The Common Dimension Moment
Common dimensions evoke the whole range of emotions–from hope to frustration to elation. They are challenging to introduce because of the perception that it is easier, financially and politically, to scope a solution around local requirements. There is an element of truth to that perception, but it can be managed through an incremental approach to common dimension development. Common dimension moments occur when when one or more common dimensions are already in production, or well along the development cycle.
Here’s the scene. Business analysts and sponsors are laying out the requirements for a new EDW-based application. You point out several areas that could be satisfied by common dimensions. Nine times out of ten, this is welcomed news. Not only does it reduce the project work scope, but sponsors recognize the value of tapping into a broader set of enterprise data. It makes their job easier to sell the project to the funding powers at be. I won’t say that there are high-fives all around, but common dimension moments are uplifting for all concerned. Cultivating a climate for Common Dimension Moments, however, takes political will at the enterprise level. Every EDW project must contribute in some measure to the advancement of common dimensions. Your job, as EDW architect/evangelist, is promote the ROI of the common dimension strategy.

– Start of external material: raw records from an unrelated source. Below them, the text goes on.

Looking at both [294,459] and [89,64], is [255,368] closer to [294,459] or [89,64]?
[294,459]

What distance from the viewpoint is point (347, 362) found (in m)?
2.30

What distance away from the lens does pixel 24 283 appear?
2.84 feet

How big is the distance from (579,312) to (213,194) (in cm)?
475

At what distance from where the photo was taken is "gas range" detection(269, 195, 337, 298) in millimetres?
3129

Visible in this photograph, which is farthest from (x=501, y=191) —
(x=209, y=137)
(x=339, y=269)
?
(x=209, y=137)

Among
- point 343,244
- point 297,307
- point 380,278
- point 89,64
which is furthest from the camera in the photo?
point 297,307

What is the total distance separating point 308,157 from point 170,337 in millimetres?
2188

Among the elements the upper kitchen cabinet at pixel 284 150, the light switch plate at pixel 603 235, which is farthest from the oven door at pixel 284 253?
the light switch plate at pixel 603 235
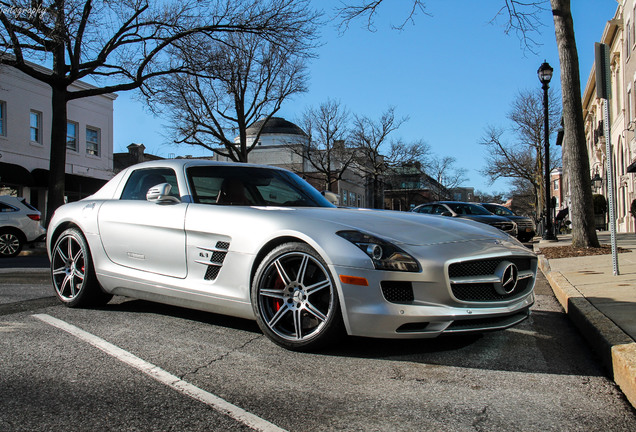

EDW moments are hugely important to a successful EDW initiative. As EDW architect, your job is to create situations for EDW moments to happen, lock-in and follow-up aggressively when they do happen, and ceremonialize EDW moments to create a climate for change. Think like a farmer—plant seeds with expectations that they will grow and bear fruit. Then cultivate and water the emerging plants so they do. Here is a short list of ideas.
Design prototypes to create EDW moments.
Do your homework. Determine hot buttons in advance of key meetings and translate them into EDW scenarios.
Listen well. EDW moments can be subtle and easily missed when you are doing all the talking.
Pursue mini-campaigns to solidify the EDW moment effects.
Build a story line that weaves together EDW moments to present a broader picture of the EDW impact.
Keep a notebook of EDW moments. Take names, and track the progress of your follow-up campaign.
Make sure that the delivered EDW solution does, in fact, ring true to the EDW moments. Calculate the risk of disappointment where it does not, and set expectations accordingly.